Semana passada, lendo o texto: Nudez em Tempos Cibernéticos, da talentosa escritora aqui do Recanto, Lilian Vargas, em que falava do acesso quase que ilimitado que as crianças tem hoje de interagir com o mundo através da internet, passei a refletir sobre minha resposta, relembrei minha infância e tentei descobrir que vantagens tive em relação à geração do meu filho.
Minha geração é de transição entre o final da ditadura para a redemocratização do pais, saímos da repressão extrema à liberdade sem limites. Porém, tal liberdade era mais falada que praticada, pois ainda nos rondava o medo da repressão. Os valores do regime social e político anterior ainda pairavam sobre nossas cabeças, servindo como uma autocensura. Cresci vendo artistas e pessoas conhecidas morrerem por causa da AIDS. Considero uma geração aprisionada no medo, na incerteza, sem suporte ideológico em que se segurar.
Acompanhamos de perto a transição para um mundo digital, as mudanças nos contornos de tudo que conhecíamos até então. Foram muitos avanços em pouco tempo. Meu tão sonhado curso de datilografia, hoje, é algo totalmente obsoleto. Foi uma geração das expectativas, do sim e do ainda não, sem solidez teórica suficiente para sairmos dessa transição como alicerce para a geração seguinte.
Hoje, vejo os pais mais perdidos que os filhos. A sensação que tenho é que a grande maioria não soube fazer a transição necessária para esse novo mundo digitalizado, não superamos totalmente as desilusões do século passado, da redemocratização à meia- boca, das angústias existenciais e da própria solidão. Não criamos nada sólido para sedimentar nossas vidas, o individualismo preponderou. Perdemos a noção de autoridade, que servia de fortalecimento para os filhos. Não à toa, a geração atual é da eterna insatisfação.
No meu tempo de infância, na minha pequena e pacata cidade, não tínhamos muitas opções de diversão. Muitas das brincadeiras que fazia para me divertir seria motivo para dar uma síncope nas mães de hoje.
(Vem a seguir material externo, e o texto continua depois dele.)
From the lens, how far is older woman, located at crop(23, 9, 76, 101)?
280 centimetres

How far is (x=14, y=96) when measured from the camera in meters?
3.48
Lembro-me bem que todas as sextas- feiras a aula terminava mais cedo, aproveitávamos para tomar banho de "barreiro", era um açude com uma ribanceira bem alta de onde pulávamos com saltos mortais. Os pais não sabiam, se descobrissem era uma tira de couro a menos nas costas. Quando alguém se machucava, não reclamava, apenas "engolia o choro".
Mas o que mais gostava era descer o rio cheio de correntezas numa boia feita de câmara de ar de pneu de trator, era perigoso e emocionante. Hoje, vejo que era um risco. Naquela época era o maior desafio do mundo, 5 a 8 crianças agarradas numa boia à deriva. Era o "rafting" de pobre.
Minha casa não tinha televisão, era produto raro naquela época! Tinha uma na praça, que ficava ligada até umas 10 horas da noite, mas o usual era assistir na casa do vizinho. Era meio que coletiva a televisão. A única exigência era que quem fosse assistir tirasse as sandálias ao entrar pra não sujar a casa.
Telefone era um luxo, só tinha na casa do prefeito e no posto telefônico. Ligavam para o posto e mandavam avisar que horas retornariam a ligação. Era o máximo! Todos ouviam as conversas uns dos outros porque as cabines não eram a prova de som. E tinha gente que ainda namorava pelo telefone.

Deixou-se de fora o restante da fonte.